Thermodynamics of the BCS-BEC crossover

TL;DR

This paper develops a self-consistent, conserving, and gapless theoretical framework for the thermodynamics of the BCS-BEC crossover, covering both normal and superfluid phases, and compares well with existing numerical and field-theoretic results.

Contribution

It introduces a variational many-body formalism with a ladder approximation to analyze the entire BCS-BEC crossover thermodynamics.

Findings

Critical temperature and equation of state are computed across the crossover.

Tightly bound pairs are described by a Popov-type approximation for dilute Bose gases.

Results align with recent numerical and field-theoretic studies at unitarity.

Abstract

We present a self-consistent theory for the thermodynamics of the BCS-BEC crossover in the normal and superfluid phase which is both conserving and gapless. It is based on the variational many-body formalism developed by Luttinger and Ward and by DeDominicis and Martin.

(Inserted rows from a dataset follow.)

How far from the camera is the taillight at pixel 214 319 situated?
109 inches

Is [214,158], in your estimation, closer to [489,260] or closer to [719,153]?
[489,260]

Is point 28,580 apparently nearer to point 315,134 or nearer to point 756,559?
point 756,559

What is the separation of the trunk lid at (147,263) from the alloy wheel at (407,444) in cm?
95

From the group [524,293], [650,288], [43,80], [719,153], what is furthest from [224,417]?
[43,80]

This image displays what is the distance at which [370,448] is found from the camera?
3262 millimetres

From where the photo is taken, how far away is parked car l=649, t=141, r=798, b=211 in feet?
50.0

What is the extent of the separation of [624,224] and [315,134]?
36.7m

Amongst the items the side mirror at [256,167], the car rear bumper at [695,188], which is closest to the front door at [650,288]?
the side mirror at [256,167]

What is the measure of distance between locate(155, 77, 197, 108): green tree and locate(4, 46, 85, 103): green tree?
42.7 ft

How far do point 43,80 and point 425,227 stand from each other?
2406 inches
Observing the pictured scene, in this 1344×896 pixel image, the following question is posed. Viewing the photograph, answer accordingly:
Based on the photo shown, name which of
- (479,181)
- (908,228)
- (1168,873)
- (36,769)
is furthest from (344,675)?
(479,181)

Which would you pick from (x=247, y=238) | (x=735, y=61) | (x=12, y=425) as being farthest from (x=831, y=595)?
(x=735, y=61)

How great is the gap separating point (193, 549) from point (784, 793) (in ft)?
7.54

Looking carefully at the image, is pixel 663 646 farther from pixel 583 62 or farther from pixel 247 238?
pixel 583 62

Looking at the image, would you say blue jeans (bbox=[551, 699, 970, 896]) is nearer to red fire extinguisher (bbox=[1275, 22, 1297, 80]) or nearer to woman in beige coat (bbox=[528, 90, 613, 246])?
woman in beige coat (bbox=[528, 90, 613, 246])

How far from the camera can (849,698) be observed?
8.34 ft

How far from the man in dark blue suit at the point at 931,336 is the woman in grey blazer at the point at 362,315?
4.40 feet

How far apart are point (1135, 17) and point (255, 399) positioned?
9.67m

Truncating the exact functional for the entropy to that obtained within a ladder approximation, the resulting self-consistent integral equations for the normal and anomalous Green functions are solved numerically for arbitrary coupling. The critical temperature, the equation of state and the entropy are determined as a function of the dimensionless parameter $1/k_Fa$, which controls the crossover from the BCS-regime of extended pairs to the BEC-regime of tightly bound molecules. The tightly bound pairs turn out to be described by a Popov-type approximation for a dilute, repulsive Bose gas. Even though our approximation does not capture the critical behaviour near the continuous superfluid transition, our results provide a consistent picture for the complete crossover thermodynamics which compare well with recent numerical and field-theoretic approaches at the unitarity point.